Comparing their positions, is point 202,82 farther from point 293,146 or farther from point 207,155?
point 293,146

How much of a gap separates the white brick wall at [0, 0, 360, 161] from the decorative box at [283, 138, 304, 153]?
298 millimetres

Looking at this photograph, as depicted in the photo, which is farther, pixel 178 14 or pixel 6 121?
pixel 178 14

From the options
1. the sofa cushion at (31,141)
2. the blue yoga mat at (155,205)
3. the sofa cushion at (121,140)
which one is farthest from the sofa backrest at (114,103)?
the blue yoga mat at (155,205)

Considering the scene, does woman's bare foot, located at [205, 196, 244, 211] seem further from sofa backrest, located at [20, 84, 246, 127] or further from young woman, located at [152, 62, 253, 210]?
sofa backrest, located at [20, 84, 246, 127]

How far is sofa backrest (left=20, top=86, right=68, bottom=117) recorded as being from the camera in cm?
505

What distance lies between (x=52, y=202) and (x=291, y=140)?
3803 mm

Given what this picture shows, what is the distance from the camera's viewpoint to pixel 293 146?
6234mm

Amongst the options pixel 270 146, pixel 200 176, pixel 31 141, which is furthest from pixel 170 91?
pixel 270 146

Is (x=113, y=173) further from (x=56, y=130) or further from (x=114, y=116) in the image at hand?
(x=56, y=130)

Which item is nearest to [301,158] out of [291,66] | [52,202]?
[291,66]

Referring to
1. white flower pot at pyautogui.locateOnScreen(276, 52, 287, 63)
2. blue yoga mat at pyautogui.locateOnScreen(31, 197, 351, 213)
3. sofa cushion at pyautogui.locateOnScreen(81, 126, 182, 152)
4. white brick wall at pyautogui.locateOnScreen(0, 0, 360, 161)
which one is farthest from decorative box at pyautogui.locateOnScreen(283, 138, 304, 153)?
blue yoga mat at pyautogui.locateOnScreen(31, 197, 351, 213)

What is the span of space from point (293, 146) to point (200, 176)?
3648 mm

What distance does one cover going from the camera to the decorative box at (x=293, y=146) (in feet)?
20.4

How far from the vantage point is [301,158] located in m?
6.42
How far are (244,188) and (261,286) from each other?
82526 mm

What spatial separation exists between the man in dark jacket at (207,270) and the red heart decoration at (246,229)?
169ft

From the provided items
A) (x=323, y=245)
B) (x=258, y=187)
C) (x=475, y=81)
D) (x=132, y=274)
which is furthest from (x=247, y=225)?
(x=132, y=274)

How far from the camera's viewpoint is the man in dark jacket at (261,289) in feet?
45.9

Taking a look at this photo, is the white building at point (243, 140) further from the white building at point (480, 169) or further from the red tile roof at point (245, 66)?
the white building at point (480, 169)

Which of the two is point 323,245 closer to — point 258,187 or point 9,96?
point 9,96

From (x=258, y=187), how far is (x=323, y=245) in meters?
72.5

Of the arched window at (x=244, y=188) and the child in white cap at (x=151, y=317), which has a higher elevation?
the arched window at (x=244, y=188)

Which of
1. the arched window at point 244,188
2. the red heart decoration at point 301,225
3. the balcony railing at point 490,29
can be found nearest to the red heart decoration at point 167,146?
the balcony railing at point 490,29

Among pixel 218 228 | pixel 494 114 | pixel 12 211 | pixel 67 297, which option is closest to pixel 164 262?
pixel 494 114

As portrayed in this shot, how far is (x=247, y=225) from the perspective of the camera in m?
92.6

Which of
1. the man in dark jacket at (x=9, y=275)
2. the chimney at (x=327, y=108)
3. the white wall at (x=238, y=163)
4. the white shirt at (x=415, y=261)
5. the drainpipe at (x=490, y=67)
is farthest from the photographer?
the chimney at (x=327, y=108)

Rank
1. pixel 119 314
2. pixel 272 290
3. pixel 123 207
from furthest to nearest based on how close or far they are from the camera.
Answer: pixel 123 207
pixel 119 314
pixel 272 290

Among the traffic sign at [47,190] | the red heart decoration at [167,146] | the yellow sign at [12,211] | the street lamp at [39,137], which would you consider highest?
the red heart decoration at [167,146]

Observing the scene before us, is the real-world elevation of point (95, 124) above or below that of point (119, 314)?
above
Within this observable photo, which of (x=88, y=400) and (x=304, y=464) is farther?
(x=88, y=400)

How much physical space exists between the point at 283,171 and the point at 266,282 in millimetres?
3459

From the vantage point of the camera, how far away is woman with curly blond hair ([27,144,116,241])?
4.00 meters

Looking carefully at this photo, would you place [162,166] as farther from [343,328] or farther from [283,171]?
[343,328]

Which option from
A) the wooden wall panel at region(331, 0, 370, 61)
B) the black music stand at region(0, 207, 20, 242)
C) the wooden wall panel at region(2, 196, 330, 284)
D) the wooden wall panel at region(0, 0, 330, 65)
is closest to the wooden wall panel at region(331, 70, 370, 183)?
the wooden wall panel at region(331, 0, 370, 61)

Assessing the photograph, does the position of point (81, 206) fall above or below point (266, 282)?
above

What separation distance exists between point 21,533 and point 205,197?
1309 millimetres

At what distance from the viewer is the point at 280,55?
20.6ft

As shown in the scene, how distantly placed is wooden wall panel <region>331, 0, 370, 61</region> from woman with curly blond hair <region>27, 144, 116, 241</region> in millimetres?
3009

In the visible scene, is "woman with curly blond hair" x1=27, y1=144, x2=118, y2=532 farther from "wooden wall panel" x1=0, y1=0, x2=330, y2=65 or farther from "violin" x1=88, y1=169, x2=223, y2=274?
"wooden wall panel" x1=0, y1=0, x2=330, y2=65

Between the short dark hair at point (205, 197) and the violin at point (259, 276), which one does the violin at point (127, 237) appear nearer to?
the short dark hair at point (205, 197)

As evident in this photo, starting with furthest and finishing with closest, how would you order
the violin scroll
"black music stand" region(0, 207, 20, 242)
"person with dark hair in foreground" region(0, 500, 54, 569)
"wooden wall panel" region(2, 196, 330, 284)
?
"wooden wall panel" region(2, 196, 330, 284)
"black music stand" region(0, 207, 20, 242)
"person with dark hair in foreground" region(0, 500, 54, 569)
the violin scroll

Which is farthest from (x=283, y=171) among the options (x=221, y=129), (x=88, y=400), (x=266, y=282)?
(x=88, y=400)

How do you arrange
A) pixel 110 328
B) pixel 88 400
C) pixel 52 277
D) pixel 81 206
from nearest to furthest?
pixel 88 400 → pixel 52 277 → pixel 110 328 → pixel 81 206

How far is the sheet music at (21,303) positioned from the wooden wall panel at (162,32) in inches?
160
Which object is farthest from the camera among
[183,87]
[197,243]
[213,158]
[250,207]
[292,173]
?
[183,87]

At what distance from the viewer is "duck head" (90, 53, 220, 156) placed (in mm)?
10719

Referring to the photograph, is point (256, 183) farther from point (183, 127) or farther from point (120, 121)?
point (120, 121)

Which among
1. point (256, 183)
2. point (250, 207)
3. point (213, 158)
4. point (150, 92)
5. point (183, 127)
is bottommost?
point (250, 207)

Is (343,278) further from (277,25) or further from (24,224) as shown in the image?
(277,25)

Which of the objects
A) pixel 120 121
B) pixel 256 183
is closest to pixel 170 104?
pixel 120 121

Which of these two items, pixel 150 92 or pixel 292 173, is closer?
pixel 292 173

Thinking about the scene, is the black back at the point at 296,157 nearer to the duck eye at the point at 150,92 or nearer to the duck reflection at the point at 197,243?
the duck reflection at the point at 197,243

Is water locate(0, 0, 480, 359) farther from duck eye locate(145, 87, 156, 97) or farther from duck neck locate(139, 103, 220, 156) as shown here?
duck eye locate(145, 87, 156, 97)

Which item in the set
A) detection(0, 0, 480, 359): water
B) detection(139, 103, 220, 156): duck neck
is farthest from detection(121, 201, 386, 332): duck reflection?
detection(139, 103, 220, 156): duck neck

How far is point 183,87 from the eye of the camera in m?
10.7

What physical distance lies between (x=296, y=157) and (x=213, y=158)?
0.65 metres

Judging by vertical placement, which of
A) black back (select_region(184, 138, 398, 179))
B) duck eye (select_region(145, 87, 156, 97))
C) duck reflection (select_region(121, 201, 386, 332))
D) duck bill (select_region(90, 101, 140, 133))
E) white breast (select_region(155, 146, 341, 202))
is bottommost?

● Your objective
Begin with the line that contains "Is water locate(0, 0, 480, 359)" and end with the last line of the records; set down every line in that span exactly, and nothing else.

● Solution
Is water locate(0, 0, 480, 359) farther from duck eye locate(145, 87, 156, 97) or farther from duck neck locate(139, 103, 220, 156) as shown here?
duck eye locate(145, 87, 156, 97)

Which item in the set
A) detection(0, 0, 480, 359): water
B) detection(139, 103, 220, 156): duck neck
is farthest from detection(121, 201, 386, 332): duck reflection?
detection(139, 103, 220, 156): duck neck

How far is point 183,87 from the eye of the camera in m?
10.7

What physical distance lies between (x=296, y=157) and (x=213, y=158)?
0.65 metres

Judging by vertical placement, which of
A) black back (select_region(184, 138, 398, 179))
B) duck eye (select_region(145, 87, 156, 97))
C) duck reflection (select_region(121, 201, 386, 332))
D) duck bill (select_region(90, 101, 140, 133))
E) white breast (select_region(155, 146, 341, 202))
is bottommost?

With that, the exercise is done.